* WHAT THE EXERCISE ASKS
Reproduce the data lines between the one holding "Find all instances of cell." and the one holding "124H168L171 136H177V139H191V136L197 133V121H194V115H188L183", inclusive, renaming "instances" to "objects" and leaving everything else unchanged.

* SUPPLIED DATA
-------

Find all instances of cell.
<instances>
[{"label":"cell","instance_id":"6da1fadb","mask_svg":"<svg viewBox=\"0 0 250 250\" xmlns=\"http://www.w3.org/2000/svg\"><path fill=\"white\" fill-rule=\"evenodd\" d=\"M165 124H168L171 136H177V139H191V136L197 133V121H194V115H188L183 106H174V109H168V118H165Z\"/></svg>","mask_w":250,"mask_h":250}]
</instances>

-------

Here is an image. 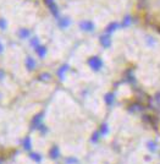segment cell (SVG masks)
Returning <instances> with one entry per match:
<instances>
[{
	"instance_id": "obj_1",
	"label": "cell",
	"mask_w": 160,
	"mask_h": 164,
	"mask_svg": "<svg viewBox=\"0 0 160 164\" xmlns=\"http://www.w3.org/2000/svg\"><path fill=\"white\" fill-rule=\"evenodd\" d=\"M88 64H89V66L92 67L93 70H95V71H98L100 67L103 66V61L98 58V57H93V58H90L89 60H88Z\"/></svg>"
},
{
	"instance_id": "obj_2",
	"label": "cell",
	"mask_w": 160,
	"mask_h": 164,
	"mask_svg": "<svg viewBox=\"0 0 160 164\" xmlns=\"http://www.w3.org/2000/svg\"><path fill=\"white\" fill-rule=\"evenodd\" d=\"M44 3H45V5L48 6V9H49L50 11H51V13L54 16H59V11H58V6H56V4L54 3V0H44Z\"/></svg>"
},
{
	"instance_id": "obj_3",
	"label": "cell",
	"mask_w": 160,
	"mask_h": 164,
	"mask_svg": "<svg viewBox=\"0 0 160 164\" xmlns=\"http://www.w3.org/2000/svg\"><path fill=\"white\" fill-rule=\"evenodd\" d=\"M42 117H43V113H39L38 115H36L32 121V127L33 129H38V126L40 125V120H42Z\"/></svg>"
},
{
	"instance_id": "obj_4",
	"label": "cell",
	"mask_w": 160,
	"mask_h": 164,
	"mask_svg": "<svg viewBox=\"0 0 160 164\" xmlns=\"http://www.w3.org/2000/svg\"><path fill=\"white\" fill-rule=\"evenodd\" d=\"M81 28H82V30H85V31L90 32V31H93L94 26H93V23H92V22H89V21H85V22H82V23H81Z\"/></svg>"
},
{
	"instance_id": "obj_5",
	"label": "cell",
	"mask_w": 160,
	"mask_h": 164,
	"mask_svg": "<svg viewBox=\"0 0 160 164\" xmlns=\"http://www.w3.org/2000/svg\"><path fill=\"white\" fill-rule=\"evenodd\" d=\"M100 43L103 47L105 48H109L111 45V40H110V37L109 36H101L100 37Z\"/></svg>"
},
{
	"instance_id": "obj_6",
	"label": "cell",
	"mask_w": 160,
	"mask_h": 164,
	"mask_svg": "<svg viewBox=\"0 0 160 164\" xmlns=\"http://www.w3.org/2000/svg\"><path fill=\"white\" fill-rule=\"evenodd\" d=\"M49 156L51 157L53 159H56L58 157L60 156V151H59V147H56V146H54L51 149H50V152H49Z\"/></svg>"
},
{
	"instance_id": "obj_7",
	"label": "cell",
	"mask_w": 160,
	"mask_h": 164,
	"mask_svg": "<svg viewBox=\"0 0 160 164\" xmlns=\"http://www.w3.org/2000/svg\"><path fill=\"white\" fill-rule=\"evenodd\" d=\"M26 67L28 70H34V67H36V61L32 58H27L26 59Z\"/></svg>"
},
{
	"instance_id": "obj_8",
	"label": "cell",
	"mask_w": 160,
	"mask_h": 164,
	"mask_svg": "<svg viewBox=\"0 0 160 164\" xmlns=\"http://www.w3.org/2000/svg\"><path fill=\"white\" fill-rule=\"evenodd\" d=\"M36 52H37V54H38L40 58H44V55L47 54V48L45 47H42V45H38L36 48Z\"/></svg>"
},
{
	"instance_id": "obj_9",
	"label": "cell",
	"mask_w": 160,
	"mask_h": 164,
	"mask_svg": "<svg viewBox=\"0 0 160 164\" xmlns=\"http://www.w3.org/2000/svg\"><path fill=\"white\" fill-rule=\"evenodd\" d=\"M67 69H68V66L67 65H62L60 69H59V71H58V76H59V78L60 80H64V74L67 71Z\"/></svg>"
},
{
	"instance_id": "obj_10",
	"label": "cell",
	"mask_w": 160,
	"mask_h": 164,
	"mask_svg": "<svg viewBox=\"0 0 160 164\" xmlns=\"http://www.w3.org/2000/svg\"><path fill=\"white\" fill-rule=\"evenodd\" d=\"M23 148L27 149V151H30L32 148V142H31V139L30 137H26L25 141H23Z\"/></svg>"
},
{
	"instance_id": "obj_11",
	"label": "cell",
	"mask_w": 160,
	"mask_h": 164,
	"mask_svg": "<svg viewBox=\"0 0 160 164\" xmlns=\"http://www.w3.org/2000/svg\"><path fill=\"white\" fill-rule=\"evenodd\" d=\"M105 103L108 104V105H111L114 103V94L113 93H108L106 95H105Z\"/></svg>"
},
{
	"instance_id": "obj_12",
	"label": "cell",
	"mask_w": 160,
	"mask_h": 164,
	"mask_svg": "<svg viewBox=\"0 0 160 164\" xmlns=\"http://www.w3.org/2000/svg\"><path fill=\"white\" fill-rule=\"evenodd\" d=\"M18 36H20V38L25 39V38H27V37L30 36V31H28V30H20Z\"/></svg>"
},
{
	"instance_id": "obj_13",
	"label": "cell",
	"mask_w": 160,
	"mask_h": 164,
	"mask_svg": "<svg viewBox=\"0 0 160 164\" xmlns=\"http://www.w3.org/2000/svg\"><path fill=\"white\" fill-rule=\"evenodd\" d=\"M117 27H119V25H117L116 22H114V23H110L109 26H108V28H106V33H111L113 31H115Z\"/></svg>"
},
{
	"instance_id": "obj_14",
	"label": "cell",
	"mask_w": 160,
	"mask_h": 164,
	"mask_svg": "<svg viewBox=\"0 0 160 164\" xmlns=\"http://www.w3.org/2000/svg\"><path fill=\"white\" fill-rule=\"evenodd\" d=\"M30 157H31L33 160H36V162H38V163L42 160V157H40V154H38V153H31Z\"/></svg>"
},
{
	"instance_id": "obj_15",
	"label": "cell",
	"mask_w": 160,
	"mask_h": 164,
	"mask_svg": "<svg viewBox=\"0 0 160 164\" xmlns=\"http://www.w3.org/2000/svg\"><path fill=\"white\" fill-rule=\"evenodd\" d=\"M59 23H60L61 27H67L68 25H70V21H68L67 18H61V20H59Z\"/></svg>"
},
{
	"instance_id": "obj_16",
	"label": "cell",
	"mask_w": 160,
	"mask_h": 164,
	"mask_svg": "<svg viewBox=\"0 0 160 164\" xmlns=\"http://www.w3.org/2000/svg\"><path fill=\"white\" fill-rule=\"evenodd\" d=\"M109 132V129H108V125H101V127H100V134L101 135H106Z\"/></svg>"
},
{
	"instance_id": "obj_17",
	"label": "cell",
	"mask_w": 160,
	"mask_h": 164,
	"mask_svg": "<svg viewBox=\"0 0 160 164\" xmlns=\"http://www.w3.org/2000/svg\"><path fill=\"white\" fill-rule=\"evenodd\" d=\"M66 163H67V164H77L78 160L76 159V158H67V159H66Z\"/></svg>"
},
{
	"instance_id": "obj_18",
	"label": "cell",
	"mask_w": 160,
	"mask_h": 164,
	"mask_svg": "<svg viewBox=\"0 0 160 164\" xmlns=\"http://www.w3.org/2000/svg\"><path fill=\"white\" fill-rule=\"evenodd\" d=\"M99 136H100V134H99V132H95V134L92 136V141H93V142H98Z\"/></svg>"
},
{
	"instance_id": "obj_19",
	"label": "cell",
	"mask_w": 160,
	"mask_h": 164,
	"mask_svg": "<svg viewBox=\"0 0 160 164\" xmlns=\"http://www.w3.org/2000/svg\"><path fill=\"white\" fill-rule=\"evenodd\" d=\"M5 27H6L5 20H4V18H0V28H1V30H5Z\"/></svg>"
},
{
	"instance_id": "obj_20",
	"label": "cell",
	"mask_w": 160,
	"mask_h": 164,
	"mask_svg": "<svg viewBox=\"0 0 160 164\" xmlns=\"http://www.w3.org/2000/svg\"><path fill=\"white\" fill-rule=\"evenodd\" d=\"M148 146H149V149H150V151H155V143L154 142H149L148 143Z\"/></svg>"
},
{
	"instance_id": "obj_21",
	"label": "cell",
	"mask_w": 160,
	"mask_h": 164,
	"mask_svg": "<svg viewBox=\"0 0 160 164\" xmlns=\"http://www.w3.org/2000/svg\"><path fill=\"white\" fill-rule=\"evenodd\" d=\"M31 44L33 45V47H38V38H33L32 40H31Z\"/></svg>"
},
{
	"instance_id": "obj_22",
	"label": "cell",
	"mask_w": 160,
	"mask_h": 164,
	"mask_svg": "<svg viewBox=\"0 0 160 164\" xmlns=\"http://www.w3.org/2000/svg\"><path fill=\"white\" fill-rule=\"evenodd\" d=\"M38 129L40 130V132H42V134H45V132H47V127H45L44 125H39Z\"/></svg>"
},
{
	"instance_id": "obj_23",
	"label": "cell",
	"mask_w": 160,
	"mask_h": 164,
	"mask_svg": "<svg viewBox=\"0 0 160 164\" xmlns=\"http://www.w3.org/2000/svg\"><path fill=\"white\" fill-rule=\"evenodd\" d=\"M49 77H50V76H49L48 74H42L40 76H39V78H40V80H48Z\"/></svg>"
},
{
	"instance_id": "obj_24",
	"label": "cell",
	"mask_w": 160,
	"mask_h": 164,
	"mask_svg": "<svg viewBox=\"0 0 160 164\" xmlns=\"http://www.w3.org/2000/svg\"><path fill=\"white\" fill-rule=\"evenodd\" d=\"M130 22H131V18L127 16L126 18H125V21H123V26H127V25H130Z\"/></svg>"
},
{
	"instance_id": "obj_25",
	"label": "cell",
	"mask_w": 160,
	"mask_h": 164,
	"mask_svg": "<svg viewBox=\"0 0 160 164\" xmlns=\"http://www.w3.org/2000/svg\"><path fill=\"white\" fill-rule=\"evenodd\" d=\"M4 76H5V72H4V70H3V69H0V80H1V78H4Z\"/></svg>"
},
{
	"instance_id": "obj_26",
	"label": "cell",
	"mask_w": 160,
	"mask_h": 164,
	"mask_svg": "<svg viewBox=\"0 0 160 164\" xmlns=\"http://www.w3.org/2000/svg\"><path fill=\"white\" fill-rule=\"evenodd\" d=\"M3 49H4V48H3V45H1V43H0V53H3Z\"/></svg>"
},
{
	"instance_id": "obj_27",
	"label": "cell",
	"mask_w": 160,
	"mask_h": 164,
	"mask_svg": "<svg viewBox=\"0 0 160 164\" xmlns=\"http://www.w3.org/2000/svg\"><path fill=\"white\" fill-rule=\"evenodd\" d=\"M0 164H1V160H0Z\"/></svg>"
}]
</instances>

-------

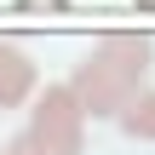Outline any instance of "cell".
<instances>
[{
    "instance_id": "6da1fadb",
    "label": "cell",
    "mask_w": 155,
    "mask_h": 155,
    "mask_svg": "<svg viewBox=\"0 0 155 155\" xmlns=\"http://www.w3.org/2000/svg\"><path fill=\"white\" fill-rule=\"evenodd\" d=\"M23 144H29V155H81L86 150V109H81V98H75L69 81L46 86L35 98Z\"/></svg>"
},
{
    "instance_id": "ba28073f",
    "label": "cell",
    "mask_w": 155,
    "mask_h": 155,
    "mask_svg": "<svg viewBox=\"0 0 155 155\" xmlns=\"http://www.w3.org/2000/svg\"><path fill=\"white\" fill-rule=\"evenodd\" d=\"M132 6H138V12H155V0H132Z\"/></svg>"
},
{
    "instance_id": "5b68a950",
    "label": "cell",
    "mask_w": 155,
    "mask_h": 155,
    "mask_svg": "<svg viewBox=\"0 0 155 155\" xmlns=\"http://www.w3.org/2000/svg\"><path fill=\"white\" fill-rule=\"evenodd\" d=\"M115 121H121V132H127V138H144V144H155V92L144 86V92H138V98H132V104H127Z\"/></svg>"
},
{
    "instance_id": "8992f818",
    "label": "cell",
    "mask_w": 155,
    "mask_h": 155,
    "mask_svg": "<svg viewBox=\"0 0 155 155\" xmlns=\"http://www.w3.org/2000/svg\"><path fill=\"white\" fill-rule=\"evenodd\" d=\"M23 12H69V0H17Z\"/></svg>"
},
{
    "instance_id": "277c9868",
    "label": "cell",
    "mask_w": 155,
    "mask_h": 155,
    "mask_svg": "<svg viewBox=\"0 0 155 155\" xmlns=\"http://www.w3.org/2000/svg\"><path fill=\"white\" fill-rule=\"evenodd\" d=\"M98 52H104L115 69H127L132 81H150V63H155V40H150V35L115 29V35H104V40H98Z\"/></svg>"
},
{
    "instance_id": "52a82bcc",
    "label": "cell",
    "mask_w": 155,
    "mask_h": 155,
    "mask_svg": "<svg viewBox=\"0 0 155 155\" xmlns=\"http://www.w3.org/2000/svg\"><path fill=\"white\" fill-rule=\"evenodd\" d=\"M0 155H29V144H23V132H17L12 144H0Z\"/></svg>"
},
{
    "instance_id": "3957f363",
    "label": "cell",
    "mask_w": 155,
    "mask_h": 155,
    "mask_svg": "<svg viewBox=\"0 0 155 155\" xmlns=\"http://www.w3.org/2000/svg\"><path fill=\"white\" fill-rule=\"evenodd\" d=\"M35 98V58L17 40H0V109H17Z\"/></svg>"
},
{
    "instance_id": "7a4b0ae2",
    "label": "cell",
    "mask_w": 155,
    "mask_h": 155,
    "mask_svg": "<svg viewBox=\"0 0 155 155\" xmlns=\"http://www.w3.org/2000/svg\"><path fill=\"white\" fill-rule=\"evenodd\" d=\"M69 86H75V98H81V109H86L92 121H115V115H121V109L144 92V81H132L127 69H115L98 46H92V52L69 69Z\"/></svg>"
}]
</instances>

-------

* REPLY
Find all objects of cell.
<objects>
[{"label":"cell","instance_id":"6da1fadb","mask_svg":"<svg viewBox=\"0 0 250 250\" xmlns=\"http://www.w3.org/2000/svg\"><path fill=\"white\" fill-rule=\"evenodd\" d=\"M165 124H168L171 136H177V139H191V136L197 133V121H194V115H188L183 106H174V109H168V118H165Z\"/></svg>","mask_w":250,"mask_h":250}]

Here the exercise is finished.